Gold is down 21 percent this year, and is 31 percent off its peak reached in September 2011. Still, some analysts believe Asian buyers, especially in China and India, will support gold prices.
Government controls limit investor options, leaving gold and real estate one of their few choices, experts told CNBC. Reforms are not expected to change that situation any time soon.
"We expect the physical demand to remain robust as any uncertainty over the reform process from Chinese citizens (and a limited investment choice) is likely to be channeled back into gold, which is a traditional store of wealth in Asian countries," Martin Arnold, a senior analyst at ETF Securities, told CNBC.
China has supported gold prices this year when prices would have otherwise fallen even further than they have due import limits in India and fears of the Federal Reserve tapering its economic stimulus, according to HSBC Holdings analysts.

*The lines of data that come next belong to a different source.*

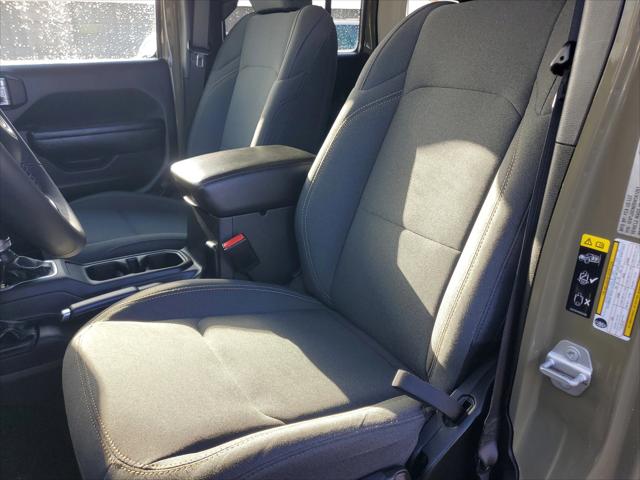 2025 Jeep Wrangler 4-Door Willys 4x4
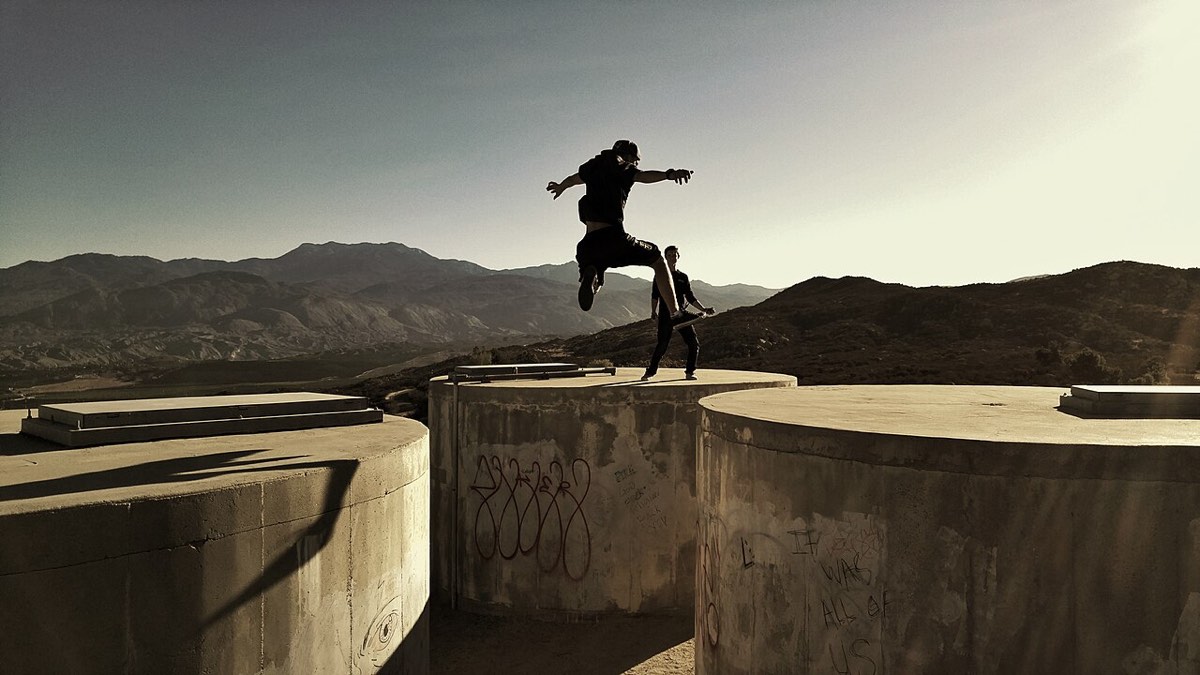 A friend jumping across rooftops: roast the stunts, not the person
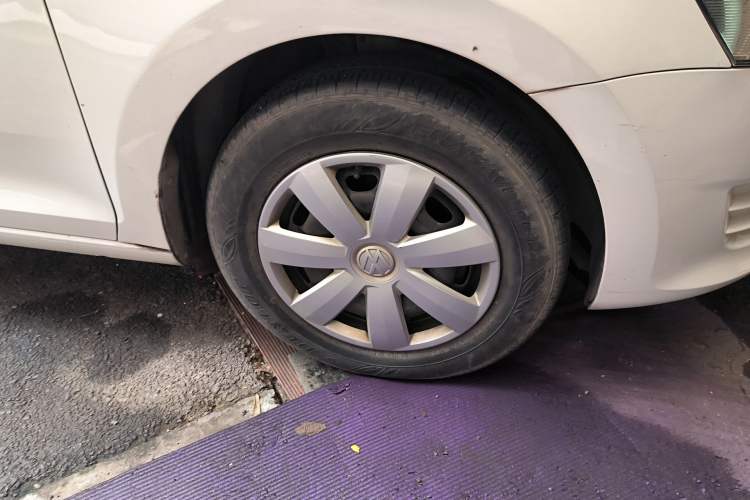 Used Volkswagen Santana 2015 1.4L Manual Fashion Edition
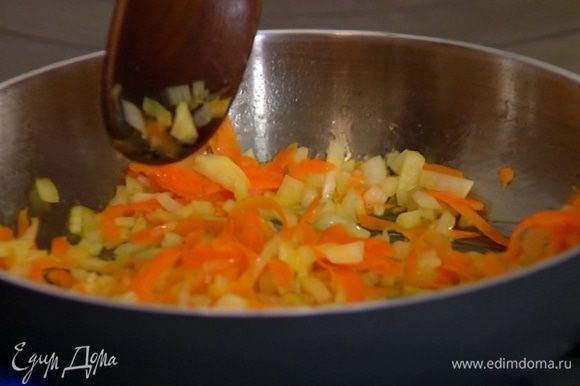Морковь почистить, натереть на крупной терке, добавить к луку с чесноком и, помешивая, обжарить.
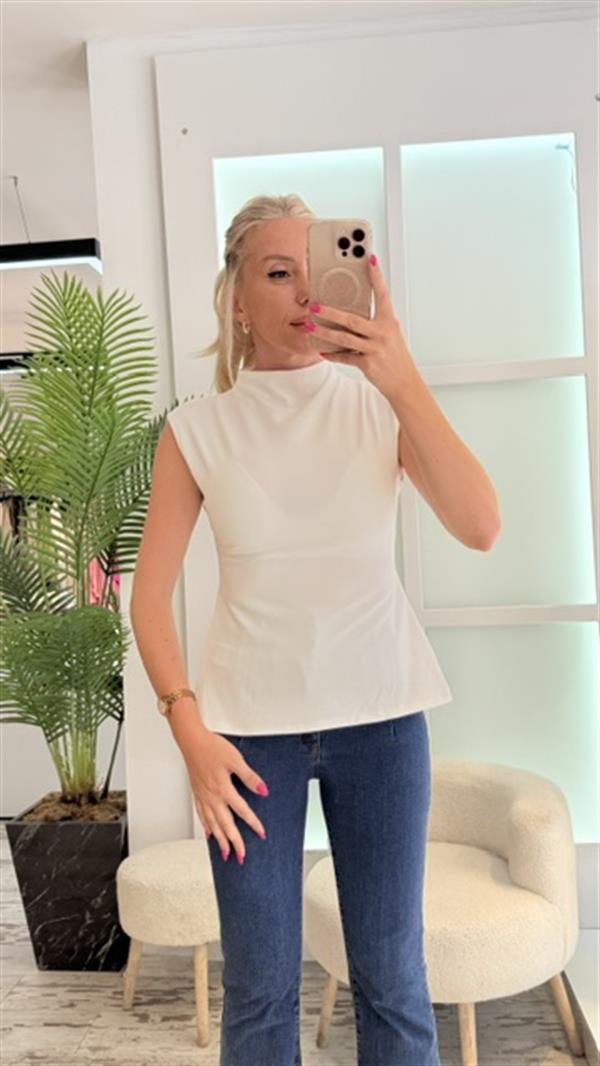 REYN BEYAZ TASARIM TSHIRT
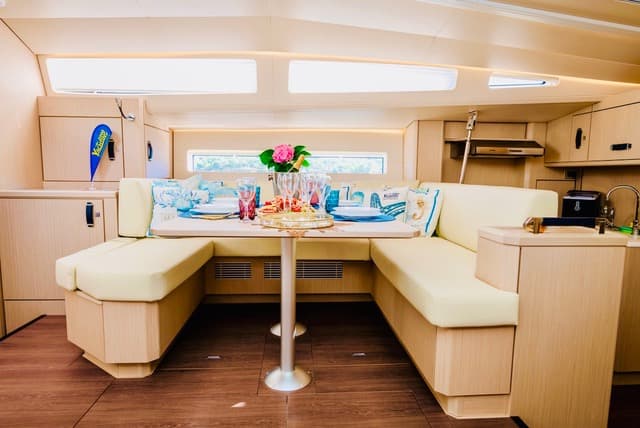 Jeanneau 60 - photo 9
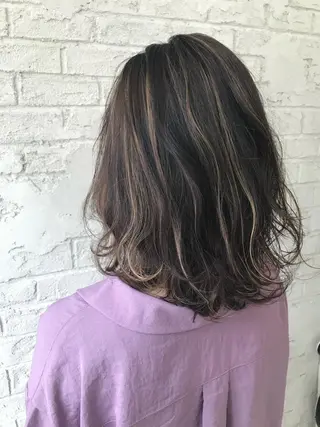 ミディアム 🇺🇸ハイライト特 化美容師🇺🇸漆沢のヘアスタイル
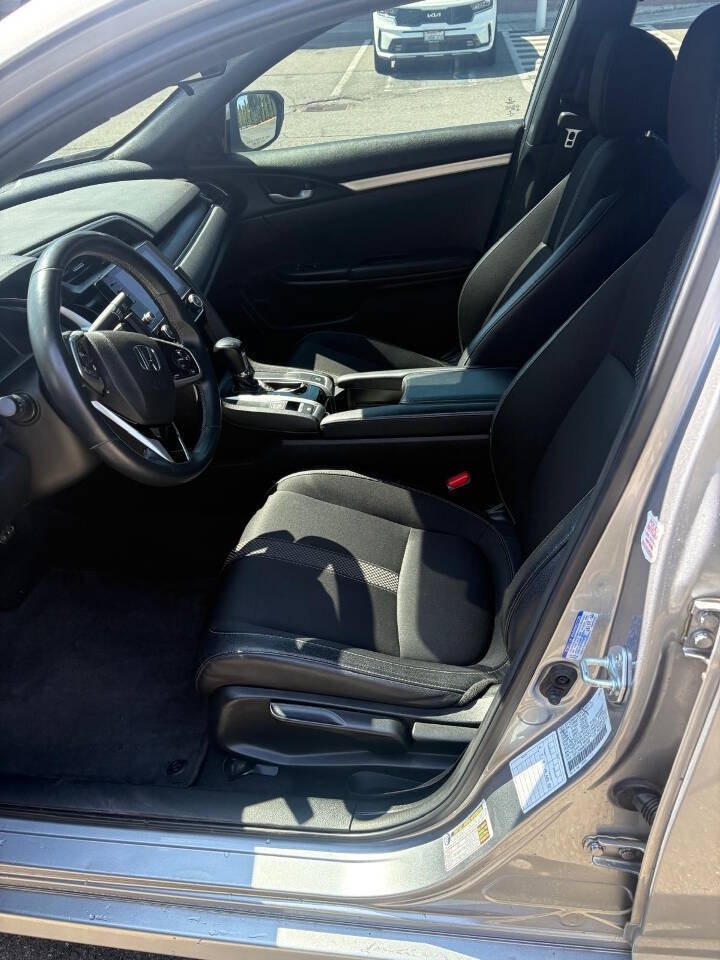 Used 2021 Honda Civic Sport image 5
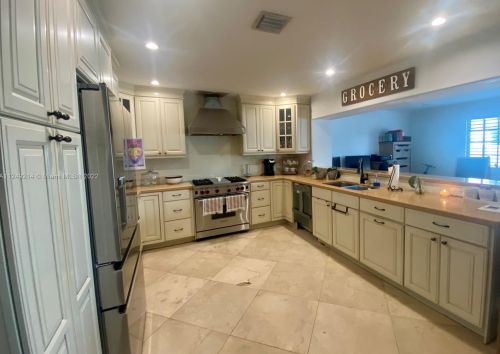 8720 18 St, Hollywood FL 33028-2601 exterior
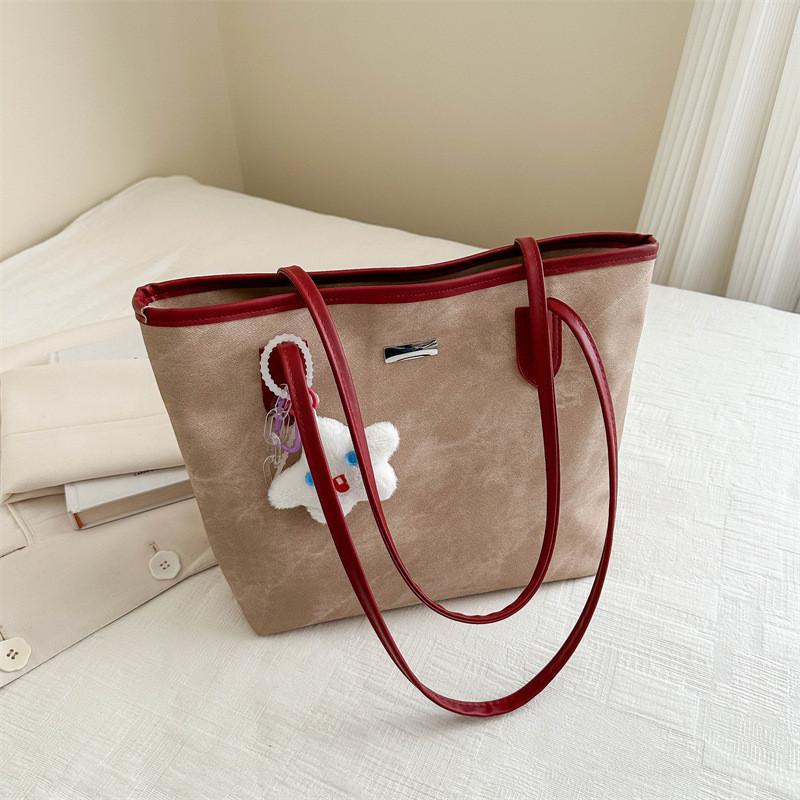 Simple Urban Style Large Nylon Tote For Women With Zipper Soft Texture And Sleek Design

"China's brisk appetite for gold is the single most bullish factor in the gold market, in our view," HSBC analysts James Steel and Howard Wen stated in a research note, according to the
International Business Times.
A growing middle class and a Chinese preference for gold gifts and jewelry points to a healthy long-term demand for the metal. China imported 826 tons of gold from Hong Kong in the first nine months of the year, twice as much as the same period last year, the Times reported, citing customs data.
But it's not clear if that kind of demand is sustainable or how gold will fare next year.
"This level of appetite for gold is not sustainable longer term and could drop below this level [of 1,000 tons] for 2014," the HSBC analysts stated.